What Makes It Special

Our Jalapeño Peanut Brittle stands apart because we use candied jalapeños rather than dried peppers or extracts, preserving the bright, vegetal heat that pairs perfectly with the caramelized sweetness.

How to Enjoy

Serve at room temperature for the best snap and flavor release. Store in an airtight container away from humidity to maintain maximum crispness.

Product FAQs

Q: Does the Jalapeno Peanut Brittle contain gluten or common allergens? 
A: This brittle contains peanuts and is made in a facility that processes tree nuts, dairy, and soy. The brittle itself is gluten-free, but cross-contamination is possible during production at Hill Country Chocolate in Fredericksburg, Texas. Those with severe allergies should contact us directly before ordering.
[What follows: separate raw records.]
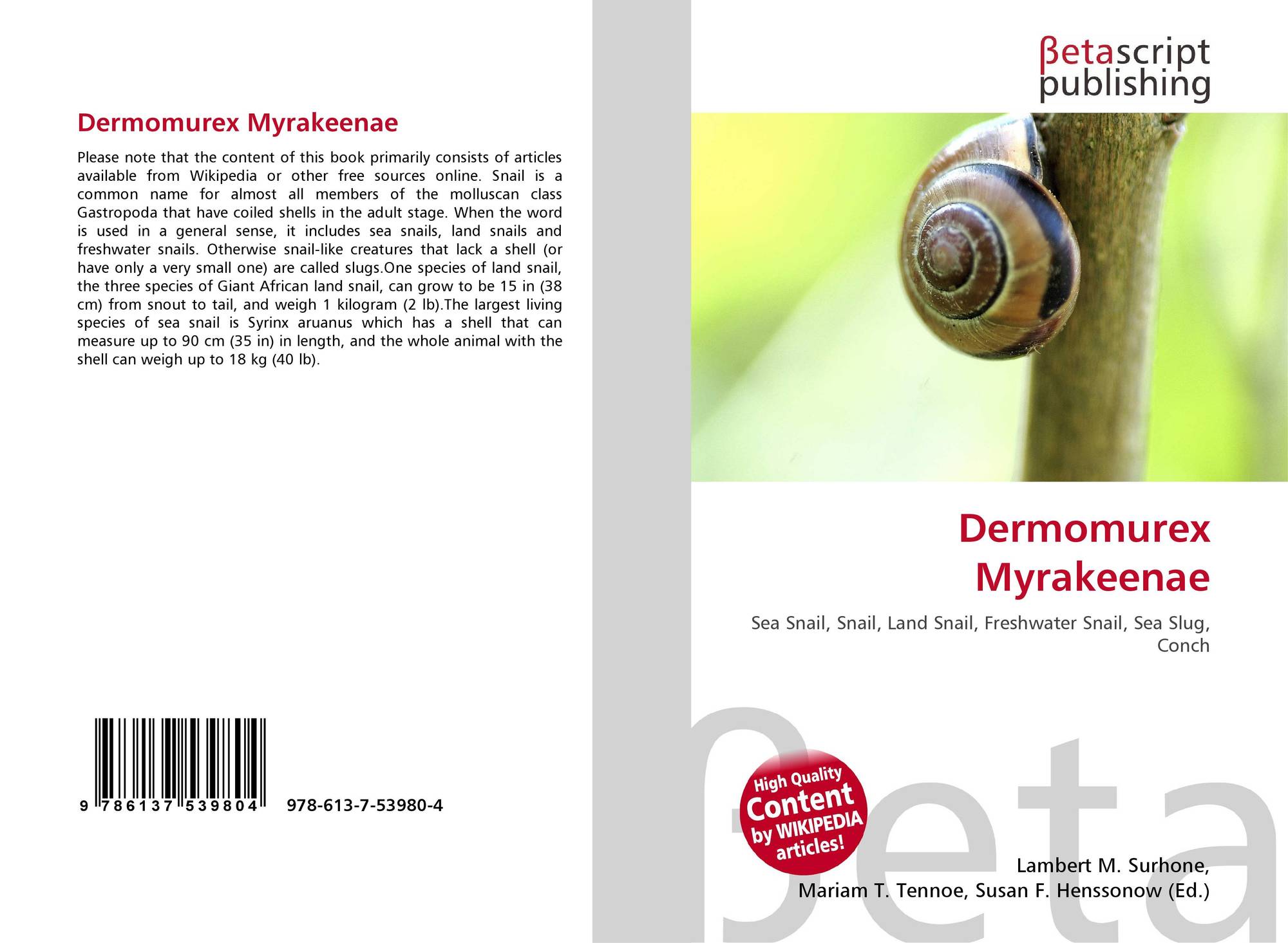 Dermomurex Myrakeenae

Please note that the content of this book primarily consists of articles available from Wikipedia or other free sources online. Snail is a common name for almost all members of the molluscan class Gastropoda that have coiled shells in the adult stage. When the word is used in a general sense, it includes sea snails, land snails and freshwater snails. Otherwise snail-like creatures that lack a shell (or have only a very small one) are called slugs.One species of land snail, the three species of Giant African land snail, can grow to be 15 in (38 cm) from snout to tail, and weigh 1 kilogram (2 lb).The largest living species of sea snail is Syrinx aruanus which has a shell that can measure up to 90 cm (35 in) in length, and the whole animal with the shell can weigh up to 18 kg (40 lb).

9 786137 539804 978-613-7-53980-4

βetascript
publishing

Dermomurex
Myrakeenae

Sea Snail, Snail, Land Snail, Freshwater Snail, Sea Slug, Conch

High Quality
Content
by WIKIPEDIA
articles!

Lambert M. Surhone,
Mariam T. Tennoe, Susan F. Henssonow (Ed.)

βeta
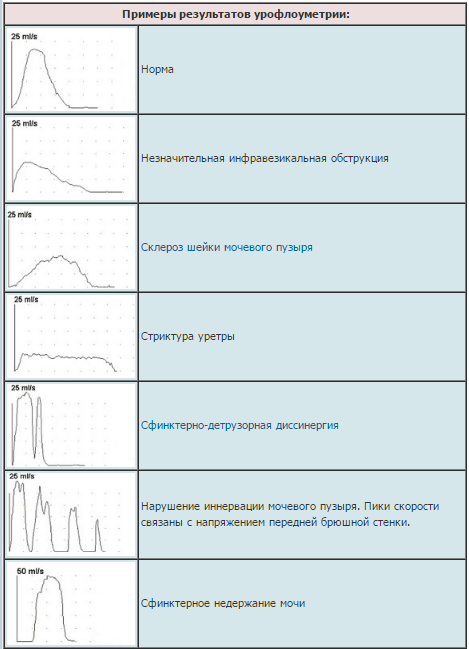 | Примеры результатов урофлоуметрии: | |
|---|---|
| 25 ml/s | Норма |
| 25 ml/s | Незначительная инфравезикальная обструкция |
| 25 ml/s | Склероз шейки мочевого пузыря |
| 25 ml/s | Стриктура уретры |
| 25 ml/s | Сфинктерно-детрузорная диссинергия |
| 25 ml/s | Нарушение иннервации мочевого пузыря. Пики скорости связаны с напряжением передней брюшной стенки. |
| 50 ml/s | Сфинктерное недержание мочи |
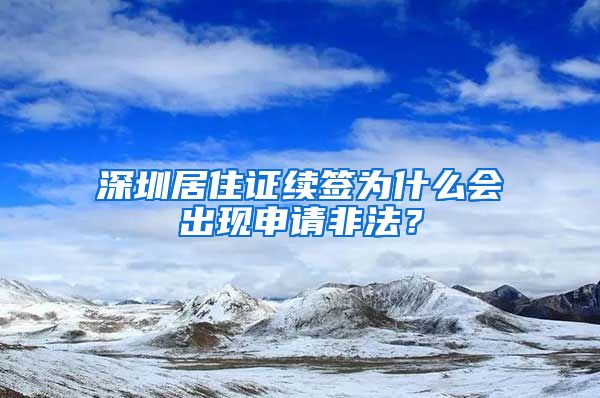 深圳居住证续签为什么会出现申请非法？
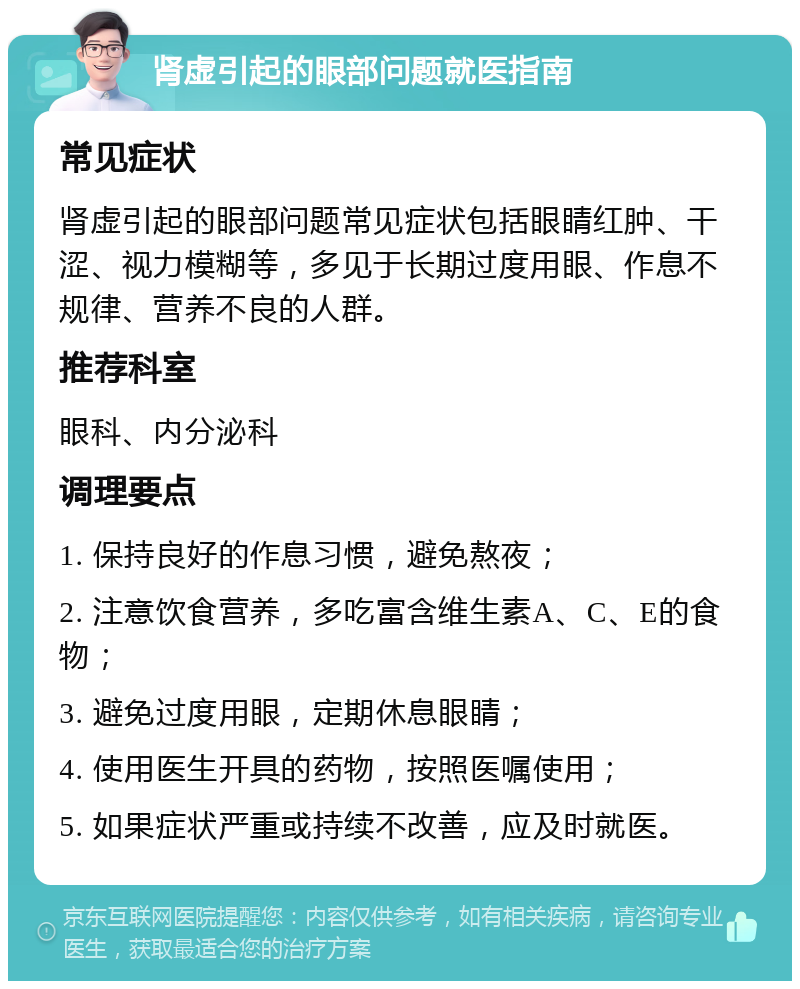 肾虚引起的眼部问题就医指南

常见症状

肾虚引起的眼部问题常见症状包括眼睛红肿、干涩、视力模糊等，多见于长期过度用眼、作息不规律、营养不良的人群。

推荐科室

眼科、内分泌科

调理要点

1. 保持良好的作息习惯，避免熬夜；

2. 注意饮食营养，多吃富含维生素A、C、E的食物；

3. 避免过度用眼，定期休息眼睛；

4. 使用医生开具的药物，按照医嘱使用；

5. 如果症状严重或持续不改善，应及时就医。

京东互联网医院提醒您：内容仅供参考，如有相关疾病，请咨询专业医生，获取最适合您的治疗方案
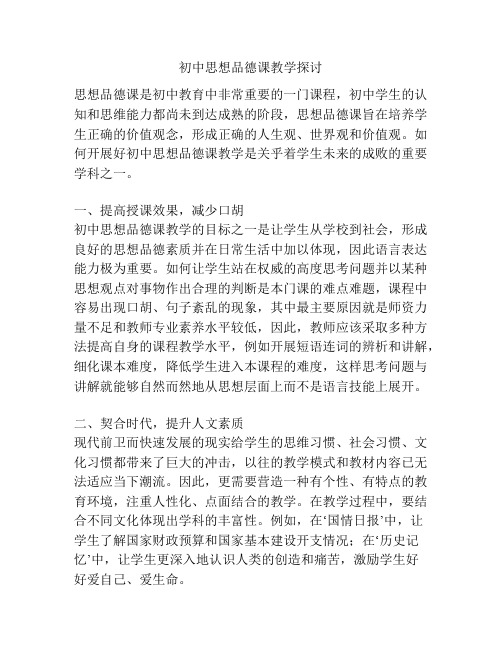 初中思想品德课教学探讨

思想品德课是初中教育中非常重要的一门课程，初中学生的认知和思维能力都尚未到达成熟的阶段，思想品德课旨在培养学生正确的价值观念，形成正确的人生观、世界观和价值观。如何开展好初中思想品德课教学是关乎着学生未来的成败的重要学科之一。

一、提高授课效果，减少口胡
初中思想品德课教学的目标之一是让学生从学校到社会，形成良好的思想品德素质并在日常生活中加以体现，因此语言表达能力极为重要。如何让学生站在权威的高度思考问题并以某种思想观点对事物作出合理的判断是本门课的难点难题，课程中容易出现口胡、句子紊乱的现象，其中最主要原因就是师资力量不足和教师专业素养水平较低，因此，教师应该采取多种方法提高自身的课程教学水平，例如开展短语连词的辨析和讲解，细化课本难度，降低学生进入本课程的难度，这样思考问题与讲解就能够自然而然地从思想层面上而不是语言技能上展开。

二、契合时代，提升人文素质
现代前卫而快速发展的现实给学生的思维习惯、社会习惯、文化习惯都带来了巨大的冲击，以往的教学模式和教材内容已无法适应当下潮流。因此，更需要营造一种有个性、有特点的教育环境，注重人性化、点面结合的教学。在教学过程中，要结合不同文化体现出学科的丰富性。例如，在‘国情日报’中，让学生了解国家财政预算和国家基本建设开支情况；在‘历史记忆’中，让学生更深入地认识人类的创造和痛苦，激励学生好好爱自己、爱生命。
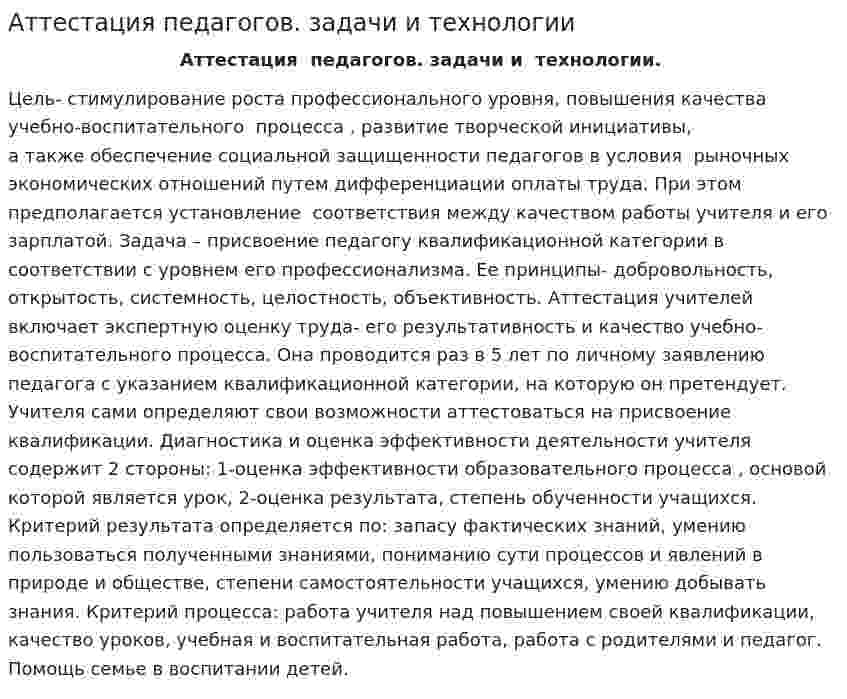 Аттестация педагогов. задачи и технологии

Аттестация педагогов. задачи и технологии.

Цель- стимулирование роста профессионального уровня, повышения качества учебно-воспитательного процесса , развитие творческой инициативы, а также обеспечение социальной защищенности педагогов в условия рыночных экономических отношений путем дифференциации оплаты труда. При этом предполагается установление соответствия между качеством работы учителя и его зарплатой. Задача – присвоение педагогу квалификационной категории в соответствии с уровнем его профессионализма. Ее принципы- добровольность, открытость, системность, целостность, объективность. Аттестация учителей включает экспертную оценку труда- его результативность и качество учебно-воспитательного процесса. Она проводится раз в 5 лет по личному заявлению педагога с указанием квалификационной категории, на которую он претендует. Учителя сами определяют свои возможности аттестоваться на присвоение квалификации. Диагностика и оценка эффективности деятельности учителя содержит 2 стороны: 1-оценка эффективности образовательного процесса , основой которой является урок, 2-оценка результата, степень обученности учащихся. Критерий результата определяется по: запасу фактических знаний, умению пользоваться полученными знаниями, пониманию сути процессов и явлений в природе и обществе, степени самостоятельности учащихся, умению добывать знания. Критерий процесса: работа учителя над повышением своей квалификации, качество уроков, учебная и воспитательная работа, работа с родителями и педагог. Помощь семье в воспитании детей.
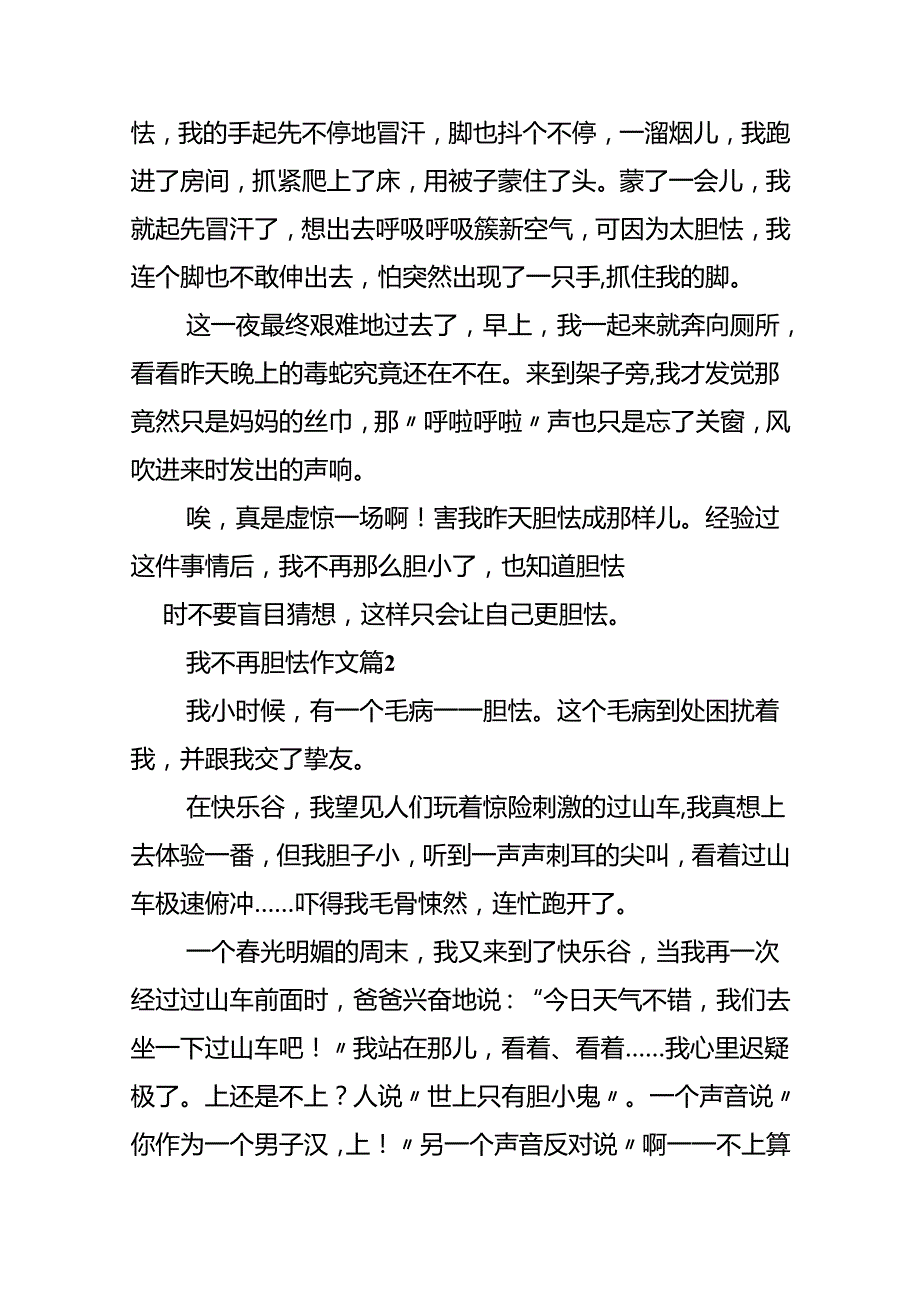 怯，我的手起先不停地冒汗，脚也抖个不停，一溜烟儿，我跑进了房间，抓紧爬上了床，用被子蒙住了头。蒙了一会儿，我就起先冒汗了，想出去呼吸呼吸簇新空气，可因为太胆怯，我连个脚也不敢伸出去，怕突然出现了一只手,抓住我的脚。

这一夜最终艰难地过去了，早上，我一起来就奔向厕所，看看昨天晚上的毒蛇究竟还在不在。来到架子旁,我才发觉那竟然只是妈妈的丝巾，那〃呼啦呼啦〃声也只是忘了关窗，风吹进来时发出的声响。

唉，真是虚惊一场啊！害我昨天胆怯成那样儿。经验过这件事情后，我不再那么胆小了，也知道胆怯

时不要盲目猜想，这样只会让自己更胆怯。

我不再胆怯作文篇2

我小时候，有一个毛病——胆怯。这个毛病到处困扰着我，并跟我交了挚友。

在快乐谷，我望见人们玩着惊险刺激的过山车,我真想上去体验一番，但我胆子小，听到一声声刺耳的尖叫，看着过山车极速俯冲……吓得我毛骨悚然，连忙跑开了。

一个春光明媚的周末，我又来到了快乐谷，当我再一次经过过山车前面时，爸爸兴奋地说：“今日天气不错，我们去坐一下过山车吧！〃我站在那儿，看着、看着……我心里迟疑极了。上还是不上？人说〃世上只有胆小鬼〃。一个声音说〃你作为一个男子汉，上！〃另一个声音反对说〃啊——不上算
Q: How should I store Jalapeno Peanut Brittle and how long does it stay fresh? A: Store in an airtight container at room temperature (65-75°F) for up to 3 weeks. Keep away from humidity, which makes brittle sticky and chewy instead of crisp.
Q: Can I ship Jalapeno Peanut Brittle as a gift during summer months? 
A: Yes, brittle ships better than chocolate in warm weather since it won't melt.

Q: What beverages pair well with spicy peanut brittle? 
A: Cold whole milk balances the heat perfectly, while craft beer enthusiasts enjoy it with wheat beers or light lagers. Sweet tea and horchata also complement the spicy-sweet profile. For an adult dessert pairing, try bourbon or rum—the caramel notes in both spirits echo the brittle's sweetness.

Q: How spicy is the Jalapeno Peanut Brittle compared to regular brittle? 
A: The heat level rates about 3 out of 10—noticeable but not overwhelming. You taste sweetness first, then a warm tingle builds as you chew. The jalapeno adds complexity rather than intense heat, making it accessible to those who usually avoid spicy foods while still satisfying heat seekers.

Q: Is the jalapeno flavor from fresh peppers or powder? 
A: Hill Country Chocolate uses real candied jalapeno pieces mixed into the brittle during cooking. You can see small green flecks throughout each piece. This method provides bursts of pepper flavor rather than uniform heat, creating a more interesting eating experience than powder would deliver.